Hong Kong Airlines (HKA) survives to fly another day, but the underlying challenges have not gone away.
On December 2, it emerged that The Hong Kong Air Transport Licensing Authority had met with senior HKA management on November 29, 2019 to discuss their financial position. The airline had cut some of its services and even delayed staff payments. There were major concerns HKA could fold as the airlines’ backer, the cash strapped conglomerate HNA Group, had already confirmed that it was facing difficulties.
The Authority issued this statement:
“Having considered the latest financial position of HKA, ATLA was of the view that HKA’s financial position has deteriorated rapidly to such an extent that has severely impacted on HKA’s capability in meeting its obligations as an employer to pay salary and the probability of providing a satisfactory service under its license in respect of continuity and regularity of operation. ATLA found the situation extremely worrying.”
The regulator had warned the airline it needed to shore up its financial position by December 7 or risk the suspension or loss of its license. By December 4, HNA reported it had a plan to inject cash to allow HKA to pay all outstanding salaries to staff the next day.
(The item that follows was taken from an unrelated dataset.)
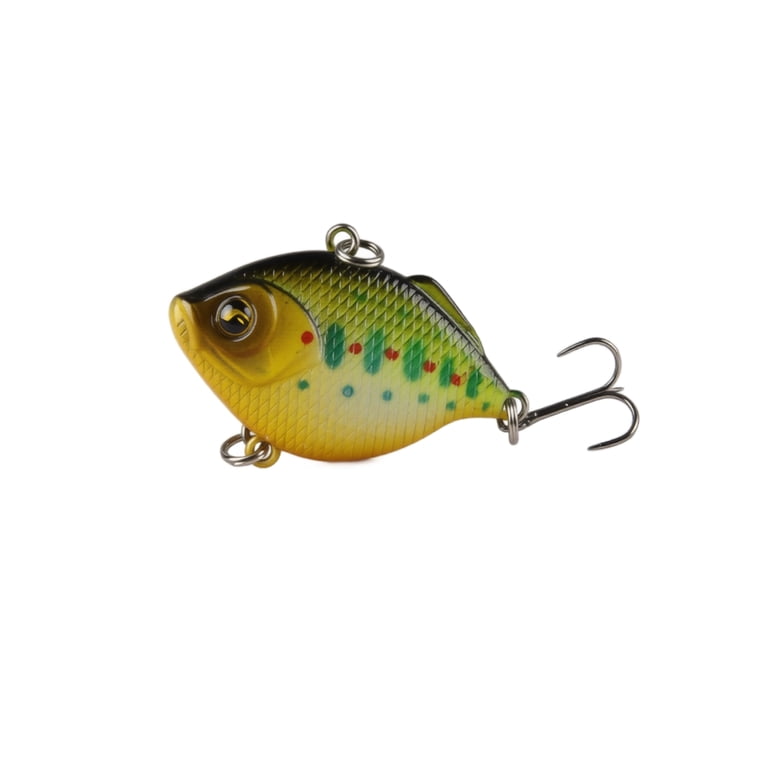 fishing flatfish lures Yakima Bait - M2/T50/T55/T60 side to side motion of the Flatfish drives fish nuts. FlatFish: U-20 - Treble -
In a statement on December 7, the Air Transport Licensing Authority said the cash injection plans were satisfactory, but that it would continue to closely monitor HKA operations. So, for now it carries on flying but the underlying challenges have not gone away & this could end up being nothing more than a delayed collapse.
Challenge #1 – the on-going anti-Beijing protests have no sign of ending the destabilising impact on the territory & the aviation sector in particular.
Reuters reported that Hong Kong Airlines was in a precarious financial position even before the unrest. According to people with knowledge of the matter the unlisted company in April 2019 told shareholders it had lost HK$3 billion ($383.39 million) in 2018.
In addition, Cathay Pacific is expected to issue a profit warning over the coming weeks, as well as plans to reduce capacity next year. Arrivals into Hong Kong dropped 46% in October from mainland China, and 44% from international visitors. For those flying into Asia from North America airfares are over 50% cheaper than their historical levels and still people won’t fly.
It would be ironic if the protests result in both HKA and Cathay being unable to fly (and we are not there yet). That would leave the territory without a national carrier, opening the door for Chinese carriers to fill the void and control Hong Kong flights; the result of which would be the very thing the protestors are riling against.
Challenge #2 – USA & China Trade War. There is no doubt this is having a massive impact on the region, far beyond China and Hong Kong. It is severely damaging growth and business sentiment. Despite promising rhetoric from Washington on progress (no such comments from Beijing) there is no sign of an end to this, whether in part or in full, or either side backing down.
Until these challenges end, there will remain significant hurdles for the airline sector in Hong Kong and beyond.